-- Start of Exercise data --

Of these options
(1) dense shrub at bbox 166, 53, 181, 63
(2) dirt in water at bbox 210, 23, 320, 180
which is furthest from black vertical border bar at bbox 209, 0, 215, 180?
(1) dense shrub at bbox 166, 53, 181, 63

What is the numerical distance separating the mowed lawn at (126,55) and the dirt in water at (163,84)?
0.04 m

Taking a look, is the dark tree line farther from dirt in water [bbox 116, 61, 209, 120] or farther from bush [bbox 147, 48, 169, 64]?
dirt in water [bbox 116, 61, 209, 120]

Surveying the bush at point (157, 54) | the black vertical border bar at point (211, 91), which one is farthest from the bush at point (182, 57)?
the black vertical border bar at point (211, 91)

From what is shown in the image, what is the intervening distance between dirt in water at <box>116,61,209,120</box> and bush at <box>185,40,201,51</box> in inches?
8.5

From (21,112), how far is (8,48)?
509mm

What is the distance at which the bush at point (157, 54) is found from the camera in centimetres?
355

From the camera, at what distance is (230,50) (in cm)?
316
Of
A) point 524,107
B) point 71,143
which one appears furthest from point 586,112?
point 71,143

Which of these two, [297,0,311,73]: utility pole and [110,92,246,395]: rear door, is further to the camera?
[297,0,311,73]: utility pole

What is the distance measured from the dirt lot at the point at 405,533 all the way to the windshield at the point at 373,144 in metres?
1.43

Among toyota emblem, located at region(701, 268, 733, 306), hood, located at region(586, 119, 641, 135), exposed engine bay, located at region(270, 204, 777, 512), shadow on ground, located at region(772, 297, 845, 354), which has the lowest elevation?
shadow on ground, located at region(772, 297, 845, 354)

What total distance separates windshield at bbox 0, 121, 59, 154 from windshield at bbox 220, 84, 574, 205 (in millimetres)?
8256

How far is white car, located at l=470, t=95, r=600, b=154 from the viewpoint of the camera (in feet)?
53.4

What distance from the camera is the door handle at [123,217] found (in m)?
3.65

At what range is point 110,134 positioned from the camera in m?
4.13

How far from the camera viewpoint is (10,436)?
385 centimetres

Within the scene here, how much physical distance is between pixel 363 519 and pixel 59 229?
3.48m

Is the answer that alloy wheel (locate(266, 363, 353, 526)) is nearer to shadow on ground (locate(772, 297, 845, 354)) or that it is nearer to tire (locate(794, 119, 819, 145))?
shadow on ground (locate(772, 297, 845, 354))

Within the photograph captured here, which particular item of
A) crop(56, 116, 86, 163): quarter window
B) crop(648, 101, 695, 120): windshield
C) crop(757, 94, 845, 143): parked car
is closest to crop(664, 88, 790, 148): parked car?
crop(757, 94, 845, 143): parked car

-- End of Exercise data --

--- The request ---
Copy the entire listing above word for word, line by line, with nothing changed or left out.

--- Response to this task ---
Of these options
(1) dense shrub at bbox 166, 53, 181, 63
(2) dirt in water at bbox 210, 23, 320, 180
which is furthest from black vertical border bar at bbox 209, 0, 215, 180?
(1) dense shrub at bbox 166, 53, 181, 63

What is the numerical distance separating the mowed lawn at (126,55) and the dirt in water at (163,84)?
0.04 m

Taking a look, is the dark tree line farther from dirt in water [bbox 116, 61, 209, 120] or farther from bush [bbox 147, 48, 169, 64]?
dirt in water [bbox 116, 61, 209, 120]

Surveying the bush at point (157, 54) | the black vertical border bar at point (211, 91), which one is farthest from the bush at point (182, 57)?
the black vertical border bar at point (211, 91)

From what is shown in the image, what is the intervening distance between dirt in water at <box>116,61,209,120</box> and bush at <box>185,40,201,51</box> in inches?
8.5

From (21,112), how far is (8,48)?
509mm

What is the distance at which the bush at point (157, 54) is found from the camera in centimetres?
355

From the camera, at what distance is (230,50) (in cm)?
316
Of
A) point 524,107
B) point 71,143
which one appears furthest from point 586,112?
point 71,143

Which of these two, [297,0,311,73]: utility pole and [110,92,246,395]: rear door, is further to the camera?
[297,0,311,73]: utility pole

What is the distance measured from the dirt lot at the point at 405,533 all the way to the windshield at the point at 373,144 in metres?
1.43

Among toyota emblem, located at region(701, 268, 733, 306), hood, located at region(586, 119, 641, 135), exposed engine bay, located at region(270, 204, 777, 512), shadow on ground, located at region(772, 297, 845, 354), which has the lowest elevation?
shadow on ground, located at region(772, 297, 845, 354)

What total distance separates windshield at bbox 0, 121, 59, 154 from windshield at bbox 220, 84, 574, 205 (in millimetres)?
8256

How far is white car, located at l=470, t=95, r=600, b=154 from the viewpoint of the camera (in feet)?
53.4

What distance from the camera is the door handle at [123,217] found (in m)?
3.65

At what range is point 110,134 positioned from the camera in m?
4.13

How far from the camera viewpoint is (10,436)?
385 centimetres

Within the scene here, how much physical distance is between pixel 363 519 and pixel 59 229?
3.48m

Is the answer that alloy wheel (locate(266, 363, 353, 526)) is nearer to shadow on ground (locate(772, 297, 845, 354)) or that it is nearer to tire (locate(794, 119, 819, 145))?
shadow on ground (locate(772, 297, 845, 354))

Within the photograph captured here, which particular item of
A) crop(56, 116, 86, 163): quarter window
B) crop(648, 101, 695, 120): windshield
C) crop(757, 94, 845, 143): parked car
is closest to crop(664, 88, 790, 148): parked car?
crop(757, 94, 845, 143): parked car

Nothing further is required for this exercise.